Kinins are peptide mediators exerting their pro-inflammatory actions by the selective stimulation of two distinct G-protein coupled receptors, termed BKB1R and BKB2R. While BKB2R is constitutively expressed in a multitude of tissues, BKB1R is hardly expressed at baseline but highly inducible by inflammatory mediators. In particular, BKB1R was shown to be involved in the pathogenesis of numerous inflammatory diseases. Areas covered: This review intends to evaluate the therapeutic potential of substances interacting with the BKB1R. To this purpose we summarize the published literature on animal studies with antagonists and knockout mice for this receptor. Expert Opinion: In most cases the pharmacological inhibition of BKB1R or its genetic deletion was beneficial for the outcome of the disease in animal models. Therefore, several companies have developed BKB1R antagonists and tested them in phase I and II clinical trials.
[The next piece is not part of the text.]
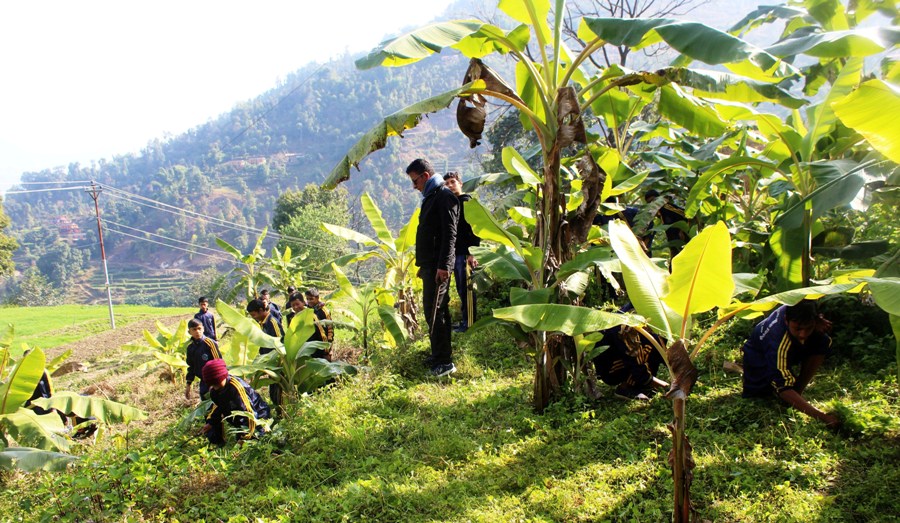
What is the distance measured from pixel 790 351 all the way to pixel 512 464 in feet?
6.19

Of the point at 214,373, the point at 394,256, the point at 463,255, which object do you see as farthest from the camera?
the point at 394,256

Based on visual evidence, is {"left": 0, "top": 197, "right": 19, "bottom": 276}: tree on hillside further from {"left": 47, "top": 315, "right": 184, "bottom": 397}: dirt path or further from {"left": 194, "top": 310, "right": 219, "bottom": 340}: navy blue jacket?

However, none of the developed BKB1R antagonists was further developed for clinical use. We discuss possible reasons for this failure of translation of preclinical findings on BKB1R antagonists into the clinic.

Keywords: B1 receptor; B2 receptor; bradykinin; carboxypeptidase M; des-Arg10-kallidin; des-Arg9-bradykinin; inflammatory diseases; kallidin; kallikrein-kinin system; kininogen; kinins; plasma kallikrein; tissue kallikrein.